There’s plenty more to see in these five mini individual exhibitions at Le Manège Fonck. We’ll just name a few: Lebanese artist couple Joana Hadjithomas and Khalil Joreige with their Une lettre arrive toujours à destination and Candidats (toujours avec toi), as well as Jan Van Ijken and his Art of Flying. Only downside, there was no frame of reference or explanation at the time of our visit, which will force visitors to carry around a catalogue in order not to miss some of the subtle nuances exhibited in those venues..
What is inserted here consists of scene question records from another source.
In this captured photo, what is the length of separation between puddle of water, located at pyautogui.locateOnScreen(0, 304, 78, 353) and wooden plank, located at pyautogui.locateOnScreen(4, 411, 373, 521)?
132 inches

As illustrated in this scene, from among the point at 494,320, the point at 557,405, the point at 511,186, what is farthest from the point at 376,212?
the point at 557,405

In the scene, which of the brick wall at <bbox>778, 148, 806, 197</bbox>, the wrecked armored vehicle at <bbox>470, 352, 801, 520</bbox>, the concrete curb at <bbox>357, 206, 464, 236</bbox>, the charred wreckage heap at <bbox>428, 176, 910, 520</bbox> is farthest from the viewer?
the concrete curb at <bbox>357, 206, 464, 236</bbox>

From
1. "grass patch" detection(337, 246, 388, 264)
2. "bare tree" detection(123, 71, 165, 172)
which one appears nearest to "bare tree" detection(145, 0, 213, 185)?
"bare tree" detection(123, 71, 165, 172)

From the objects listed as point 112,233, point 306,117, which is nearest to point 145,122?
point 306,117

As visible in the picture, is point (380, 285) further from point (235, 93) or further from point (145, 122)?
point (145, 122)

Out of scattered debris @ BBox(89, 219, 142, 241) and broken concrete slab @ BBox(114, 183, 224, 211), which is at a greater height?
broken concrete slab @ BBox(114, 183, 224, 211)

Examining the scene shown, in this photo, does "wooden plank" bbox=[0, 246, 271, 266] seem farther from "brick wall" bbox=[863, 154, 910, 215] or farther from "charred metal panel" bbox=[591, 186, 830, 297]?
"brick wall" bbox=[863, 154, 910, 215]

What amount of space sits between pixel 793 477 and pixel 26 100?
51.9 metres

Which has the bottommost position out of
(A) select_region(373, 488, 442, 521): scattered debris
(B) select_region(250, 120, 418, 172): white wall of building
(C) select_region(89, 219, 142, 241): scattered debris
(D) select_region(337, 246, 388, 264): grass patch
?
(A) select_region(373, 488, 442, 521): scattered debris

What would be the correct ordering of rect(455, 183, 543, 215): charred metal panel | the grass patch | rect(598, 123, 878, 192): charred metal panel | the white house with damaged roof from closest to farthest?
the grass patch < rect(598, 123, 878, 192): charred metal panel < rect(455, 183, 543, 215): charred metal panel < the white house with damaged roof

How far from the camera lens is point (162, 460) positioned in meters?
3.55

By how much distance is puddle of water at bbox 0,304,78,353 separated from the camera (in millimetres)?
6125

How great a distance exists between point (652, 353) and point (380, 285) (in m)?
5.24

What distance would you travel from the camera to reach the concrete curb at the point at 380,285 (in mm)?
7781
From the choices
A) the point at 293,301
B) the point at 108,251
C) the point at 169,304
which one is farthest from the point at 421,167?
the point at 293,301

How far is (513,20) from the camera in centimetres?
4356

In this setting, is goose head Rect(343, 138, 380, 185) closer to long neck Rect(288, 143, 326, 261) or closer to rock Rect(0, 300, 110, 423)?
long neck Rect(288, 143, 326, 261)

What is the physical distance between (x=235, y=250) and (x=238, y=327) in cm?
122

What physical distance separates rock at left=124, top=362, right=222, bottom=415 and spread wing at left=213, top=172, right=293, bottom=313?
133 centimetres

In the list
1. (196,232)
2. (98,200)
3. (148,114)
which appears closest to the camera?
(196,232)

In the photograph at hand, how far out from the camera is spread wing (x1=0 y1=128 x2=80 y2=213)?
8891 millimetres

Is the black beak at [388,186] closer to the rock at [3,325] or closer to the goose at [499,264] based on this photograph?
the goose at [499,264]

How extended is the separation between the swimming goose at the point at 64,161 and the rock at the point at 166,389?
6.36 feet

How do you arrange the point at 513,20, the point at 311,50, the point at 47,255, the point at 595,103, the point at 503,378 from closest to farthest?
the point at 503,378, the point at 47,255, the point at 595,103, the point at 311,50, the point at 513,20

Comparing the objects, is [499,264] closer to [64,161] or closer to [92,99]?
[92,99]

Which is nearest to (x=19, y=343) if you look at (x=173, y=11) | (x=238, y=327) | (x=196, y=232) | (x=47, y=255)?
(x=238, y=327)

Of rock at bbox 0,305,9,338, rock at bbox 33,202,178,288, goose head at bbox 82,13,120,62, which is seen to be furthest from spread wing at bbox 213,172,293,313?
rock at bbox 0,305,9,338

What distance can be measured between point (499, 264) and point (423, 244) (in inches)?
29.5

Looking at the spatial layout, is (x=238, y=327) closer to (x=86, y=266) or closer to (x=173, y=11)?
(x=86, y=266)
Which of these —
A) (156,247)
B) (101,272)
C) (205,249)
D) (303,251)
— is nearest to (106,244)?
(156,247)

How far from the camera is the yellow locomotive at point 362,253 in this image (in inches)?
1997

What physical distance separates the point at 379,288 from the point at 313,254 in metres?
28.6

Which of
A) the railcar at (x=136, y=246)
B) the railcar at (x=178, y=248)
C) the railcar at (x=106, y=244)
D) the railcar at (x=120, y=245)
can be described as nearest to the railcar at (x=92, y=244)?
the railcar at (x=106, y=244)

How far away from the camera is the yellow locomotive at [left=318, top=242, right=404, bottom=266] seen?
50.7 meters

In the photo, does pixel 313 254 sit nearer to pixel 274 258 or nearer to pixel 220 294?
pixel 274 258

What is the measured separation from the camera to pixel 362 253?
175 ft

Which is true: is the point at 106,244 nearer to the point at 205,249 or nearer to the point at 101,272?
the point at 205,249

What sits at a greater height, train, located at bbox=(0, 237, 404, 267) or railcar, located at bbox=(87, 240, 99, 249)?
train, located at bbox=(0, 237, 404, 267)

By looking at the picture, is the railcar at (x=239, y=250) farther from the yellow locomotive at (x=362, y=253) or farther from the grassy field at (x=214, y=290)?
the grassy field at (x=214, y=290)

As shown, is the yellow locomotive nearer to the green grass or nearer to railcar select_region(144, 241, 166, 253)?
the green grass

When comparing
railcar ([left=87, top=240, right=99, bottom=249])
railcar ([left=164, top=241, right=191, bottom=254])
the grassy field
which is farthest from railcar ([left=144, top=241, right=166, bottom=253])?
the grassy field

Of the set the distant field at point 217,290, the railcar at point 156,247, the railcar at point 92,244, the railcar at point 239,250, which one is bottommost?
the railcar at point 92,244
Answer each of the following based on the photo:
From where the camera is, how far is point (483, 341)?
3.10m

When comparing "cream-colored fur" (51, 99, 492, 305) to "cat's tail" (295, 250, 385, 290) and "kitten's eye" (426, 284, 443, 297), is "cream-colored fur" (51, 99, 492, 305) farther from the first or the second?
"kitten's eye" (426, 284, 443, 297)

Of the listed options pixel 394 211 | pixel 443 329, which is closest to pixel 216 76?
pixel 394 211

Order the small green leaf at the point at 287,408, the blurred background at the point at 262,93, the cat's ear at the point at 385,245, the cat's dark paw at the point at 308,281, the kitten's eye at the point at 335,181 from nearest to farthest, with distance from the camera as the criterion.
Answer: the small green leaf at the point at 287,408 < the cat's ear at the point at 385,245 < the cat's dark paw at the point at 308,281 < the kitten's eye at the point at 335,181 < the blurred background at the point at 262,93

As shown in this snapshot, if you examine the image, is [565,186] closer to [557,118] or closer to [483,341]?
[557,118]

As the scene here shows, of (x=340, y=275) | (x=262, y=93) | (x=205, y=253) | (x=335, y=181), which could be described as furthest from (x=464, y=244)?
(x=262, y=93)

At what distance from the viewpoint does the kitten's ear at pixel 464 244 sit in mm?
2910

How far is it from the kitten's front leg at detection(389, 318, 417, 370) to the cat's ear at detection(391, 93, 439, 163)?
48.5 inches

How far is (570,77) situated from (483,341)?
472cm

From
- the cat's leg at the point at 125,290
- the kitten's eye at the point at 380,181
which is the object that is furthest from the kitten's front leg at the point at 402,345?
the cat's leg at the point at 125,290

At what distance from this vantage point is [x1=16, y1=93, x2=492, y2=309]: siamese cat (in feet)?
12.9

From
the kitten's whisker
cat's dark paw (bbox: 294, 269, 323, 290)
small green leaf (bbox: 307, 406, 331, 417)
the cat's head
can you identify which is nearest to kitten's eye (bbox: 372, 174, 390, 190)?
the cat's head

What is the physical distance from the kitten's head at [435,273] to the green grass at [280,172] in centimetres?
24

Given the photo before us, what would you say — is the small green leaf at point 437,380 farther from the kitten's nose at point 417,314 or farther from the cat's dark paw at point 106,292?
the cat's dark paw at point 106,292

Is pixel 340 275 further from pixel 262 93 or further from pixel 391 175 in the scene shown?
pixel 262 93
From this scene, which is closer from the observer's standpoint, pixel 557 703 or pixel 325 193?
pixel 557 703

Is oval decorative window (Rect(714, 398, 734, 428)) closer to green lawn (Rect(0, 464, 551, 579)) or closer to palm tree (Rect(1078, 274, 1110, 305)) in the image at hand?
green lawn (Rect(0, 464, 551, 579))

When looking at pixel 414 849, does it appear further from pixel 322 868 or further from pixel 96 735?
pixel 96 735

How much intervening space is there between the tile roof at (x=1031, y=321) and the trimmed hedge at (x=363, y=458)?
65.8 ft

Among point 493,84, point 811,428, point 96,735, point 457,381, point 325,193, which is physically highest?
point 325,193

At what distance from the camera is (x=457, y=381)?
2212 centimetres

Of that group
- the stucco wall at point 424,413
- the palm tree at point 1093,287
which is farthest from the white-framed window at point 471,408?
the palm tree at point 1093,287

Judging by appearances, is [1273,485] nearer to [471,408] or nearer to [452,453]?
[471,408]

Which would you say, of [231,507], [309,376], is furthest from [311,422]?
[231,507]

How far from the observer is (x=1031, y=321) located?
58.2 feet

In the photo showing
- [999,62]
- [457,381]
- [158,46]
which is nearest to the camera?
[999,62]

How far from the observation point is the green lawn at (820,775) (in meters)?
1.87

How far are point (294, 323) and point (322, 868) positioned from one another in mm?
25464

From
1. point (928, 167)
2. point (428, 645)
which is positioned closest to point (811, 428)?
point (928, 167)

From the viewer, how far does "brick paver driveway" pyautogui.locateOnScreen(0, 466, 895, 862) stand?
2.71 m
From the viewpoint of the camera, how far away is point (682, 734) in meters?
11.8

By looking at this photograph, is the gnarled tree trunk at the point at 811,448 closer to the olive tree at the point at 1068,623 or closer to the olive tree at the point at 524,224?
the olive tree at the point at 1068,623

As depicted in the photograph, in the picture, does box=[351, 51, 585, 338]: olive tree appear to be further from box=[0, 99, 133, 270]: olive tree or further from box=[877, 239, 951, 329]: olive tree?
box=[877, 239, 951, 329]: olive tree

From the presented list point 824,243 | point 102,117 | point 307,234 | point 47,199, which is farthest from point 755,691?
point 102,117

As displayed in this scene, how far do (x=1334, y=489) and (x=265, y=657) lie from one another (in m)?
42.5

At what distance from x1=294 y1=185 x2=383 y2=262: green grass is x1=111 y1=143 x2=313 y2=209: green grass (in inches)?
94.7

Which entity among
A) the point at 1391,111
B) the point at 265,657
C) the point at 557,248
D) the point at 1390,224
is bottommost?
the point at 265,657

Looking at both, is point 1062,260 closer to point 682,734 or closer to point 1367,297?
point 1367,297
In Hangar B9, the exhibition Transcendent DIY, jointly curated with Madmusée, indiscriminately shows anonymous and internationally-known artists, with do-it-yourself as their common attribute, since their artwork seems to oscillate between invention, crafts and diverting objects from their primary purpose. In this visual mishmash, the world of Augustin Rebetez clearly stands out and is reason alone to go have a closer look. The artist insists on exploring what he calls his arrière-tête, (back-of-the-head), not allowing “any reasonable, cerebral or inhibiting obstacle” to get in the way of his creative intuition. The result? A universe and characters beyond words, ranging from the creepy to the psychedelic, on the verge of delirium tremens. A must-see, really.
Still on the campus of the Ecole supérieure des arts Saint-Luc, Stéphanie Roland has taken over the Salle Capitulaire with her solo exhibition entitled L’horizon d’un trou noir. The opportunity to discover the oeuvre of this young Belgian artist, which explores the tensions between stability and instability, and where light is central.
… But also in the city
Once you’ve exposed your retina to all the exhibited artworks, it will be time to direct your gaze at other shows. Not need to get the car, however, most satellite exhibitions are within easy walking distance. The show at Les Drapiers gallery dedicated to Edith Dekyndt would deserve a full article and should delight fans of the Belgian artist. In fact, we discover in this unusual gallery the early stages of her oeuvre through works which have as yet been seldom or never viewed. The opposite of the retrospective presented at Wiels earlier this year, this intimate exhibition, carefully curated by gallery owner Denise Bureaux with the help of Felix Taulelle, rather claims to be an introspection: pioneering works, travel souvenirs and rare catalogues provide the visitor with an interesting context, helping to unlock the mysteries of the genesis of the Belgian artist’s works. It’s beautiful, it’s simple and dripping with passion…
Let’s not forget to mention L’âge du Faire by Charley Case, at the Centre culturel Les Chiroux, Perdu à Pepinster by Charlotte Lagro at the Space Collection, and the photo report C.P.A.S composed by Laurent Gélise and presented at the Galerie Satellite.
Your turn to play see…
Guided tours and workshops are organised during the BIP Biennial. There are also a lot of fringe events (concerts, screenings, meetings with the artists, etc.) taking place in the various exhibition venues. Check the programme to tailor your visit to your own interests. Lastly, like any respectable biennial show, BIP2016 is complemented by off programme exhibitions which should also be worth a visit.